Sure, we have only attained this enlightenment ourselves recently. That only means we shouldn't draw self-flattering conclusions about how wonderful we are, not that we should surrender the real progress we've made as if it weren't really progress after all.

One actual case I've heard of in which shariah was considered (in Florida, of all places, if I remember correctly) was a family law case submitted to an Islamic arbitrator by mutual consent of the parties. Since both the man and the woman were represented by American lawyers, that sounds pretty reasonable. Still, think of the social pressure on the woman to accept her lesser legal standing and thus to achieve a lesser outcome. A Muslim woman who immigrates to America should (and does) gain all the rights of the American woman she has become.

Here's another case in which justice was delayed, though not denied:
Critics most typically cite a New Jersey case last year in which a Moroccan woman sought a restraining order against her husband after he repeatedly assaulted and raped her. The judge denied the request, finding that the defendant lacked criminal intent because he believed that his wife must comply, under Islamic law, with his demand for sex.

The decision was reversed on appeal.
America is in no danger whatsoever of the establishment of widespread shariah. None. The anti-shariah movement is built to frighten and manipulate credulous wingnut fools. Keeping them in a constant state of uproar and fear - so typical of conservatives - is an electoral strategy designed as red meat for the bigoted, nativist base of the Republican Party.

The correct political reply from the left is not to defend shariah. We don't want to own this sort of statement:
“There’s a conflation between the idea of Islam being a universalist, proselytizing religion and reducing it to a totalitarian movement,” said Mohammad Fadel, an associate professor specializing in Islamic law at the University of Toronto. “All good propaganda is based on half-truths.”
Islam is not a universalist religion. It's not inclusive. It's absolutist. Its social and political incarnations in the Middle East, Asia, and Africa practice by and large only the barest religious tolerance - if any. Speaking of propaganda based on half-truths...

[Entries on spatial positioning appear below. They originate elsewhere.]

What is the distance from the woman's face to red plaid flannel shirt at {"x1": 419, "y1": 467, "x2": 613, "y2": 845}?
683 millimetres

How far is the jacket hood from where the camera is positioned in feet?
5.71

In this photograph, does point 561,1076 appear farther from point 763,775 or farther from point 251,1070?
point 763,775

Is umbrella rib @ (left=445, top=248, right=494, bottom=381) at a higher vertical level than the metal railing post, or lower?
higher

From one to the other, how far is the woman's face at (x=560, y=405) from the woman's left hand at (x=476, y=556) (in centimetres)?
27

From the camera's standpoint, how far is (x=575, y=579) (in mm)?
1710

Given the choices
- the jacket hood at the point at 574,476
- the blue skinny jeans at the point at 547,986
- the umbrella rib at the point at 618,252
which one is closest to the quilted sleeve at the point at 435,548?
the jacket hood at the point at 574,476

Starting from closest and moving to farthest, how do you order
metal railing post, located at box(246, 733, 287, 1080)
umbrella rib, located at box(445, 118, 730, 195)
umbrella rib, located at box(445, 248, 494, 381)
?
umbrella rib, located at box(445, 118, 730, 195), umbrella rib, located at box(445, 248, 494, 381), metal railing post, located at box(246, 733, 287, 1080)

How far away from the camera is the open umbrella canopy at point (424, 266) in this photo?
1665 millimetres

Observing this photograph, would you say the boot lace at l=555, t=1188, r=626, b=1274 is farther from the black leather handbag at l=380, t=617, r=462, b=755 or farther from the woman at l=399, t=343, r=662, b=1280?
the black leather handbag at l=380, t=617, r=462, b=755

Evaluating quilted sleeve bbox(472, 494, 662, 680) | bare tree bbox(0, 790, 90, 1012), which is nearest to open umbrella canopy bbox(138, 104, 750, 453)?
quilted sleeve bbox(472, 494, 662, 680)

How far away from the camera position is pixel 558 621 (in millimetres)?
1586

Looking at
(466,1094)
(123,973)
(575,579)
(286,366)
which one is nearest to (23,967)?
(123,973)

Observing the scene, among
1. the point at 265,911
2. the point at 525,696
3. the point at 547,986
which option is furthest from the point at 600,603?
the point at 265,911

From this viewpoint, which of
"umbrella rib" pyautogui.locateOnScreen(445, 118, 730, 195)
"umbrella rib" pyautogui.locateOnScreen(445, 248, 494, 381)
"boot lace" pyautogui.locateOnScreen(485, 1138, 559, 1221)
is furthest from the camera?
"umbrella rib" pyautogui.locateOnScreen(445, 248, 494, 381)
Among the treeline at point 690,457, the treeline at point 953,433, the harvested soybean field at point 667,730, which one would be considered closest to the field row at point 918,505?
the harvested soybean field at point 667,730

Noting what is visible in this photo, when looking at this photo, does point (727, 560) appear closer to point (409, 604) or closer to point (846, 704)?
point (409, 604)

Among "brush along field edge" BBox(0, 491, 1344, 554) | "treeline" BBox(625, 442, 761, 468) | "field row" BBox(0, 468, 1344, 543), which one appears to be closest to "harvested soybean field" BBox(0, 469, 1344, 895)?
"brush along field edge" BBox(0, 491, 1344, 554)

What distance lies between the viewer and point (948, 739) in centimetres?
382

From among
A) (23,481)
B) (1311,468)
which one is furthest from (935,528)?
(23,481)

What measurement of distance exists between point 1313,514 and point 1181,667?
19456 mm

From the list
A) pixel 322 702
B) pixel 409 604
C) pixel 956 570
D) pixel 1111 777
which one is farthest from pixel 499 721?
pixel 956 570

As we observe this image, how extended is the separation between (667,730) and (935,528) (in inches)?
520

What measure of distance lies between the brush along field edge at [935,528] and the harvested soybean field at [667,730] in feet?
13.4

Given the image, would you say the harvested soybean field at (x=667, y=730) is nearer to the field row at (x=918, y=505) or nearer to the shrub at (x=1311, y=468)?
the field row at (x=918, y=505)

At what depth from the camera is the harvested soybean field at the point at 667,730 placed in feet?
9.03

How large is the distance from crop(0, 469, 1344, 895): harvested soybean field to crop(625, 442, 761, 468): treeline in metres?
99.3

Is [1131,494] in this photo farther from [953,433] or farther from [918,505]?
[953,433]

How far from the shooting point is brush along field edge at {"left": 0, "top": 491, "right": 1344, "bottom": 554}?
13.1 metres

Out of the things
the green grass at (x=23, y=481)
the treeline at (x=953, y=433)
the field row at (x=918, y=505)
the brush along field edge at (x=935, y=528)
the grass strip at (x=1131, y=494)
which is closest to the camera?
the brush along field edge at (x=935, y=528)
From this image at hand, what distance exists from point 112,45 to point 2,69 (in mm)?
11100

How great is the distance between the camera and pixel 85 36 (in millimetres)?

Perhaps our political response should start by mocking the silly fears of ignernt teabaggers. But mainly it's to say quite calmly and directly that we all live under the Constitution and English Common Law, and that we don't need any precedents, statutes, or case law from any religious legalisms. For example, we don't need Michele Bachmann submitting to her husband like a good little religious wife - fundamentalist Christian or Muslim, take your pick, we don't want either.

Update: Outrage piled upon outrage, so thick and high I could quote almost any single paragraph. Here are two short ones:
Ms. Mohammedi’s uncle visited her in jail to say she had shamed the family, and promised that they would kill her once she was released. Her father, an illiterate laborer who works in Iran, sorrowfully concurred. He cried during two visits to the jail, saying almost nothing to his daughter. Blood, he said, was perhaps the only way out.

“What we would ask is that the government should kill both of them,” said the father, Kher Mohammed.
Do we actually imagine in a century we could fix this lawless backward society? It would take a mythic race of avenging Amazons killing every uncle who murdered his niece and every father who acquiesced. As brutally and publicly as possible.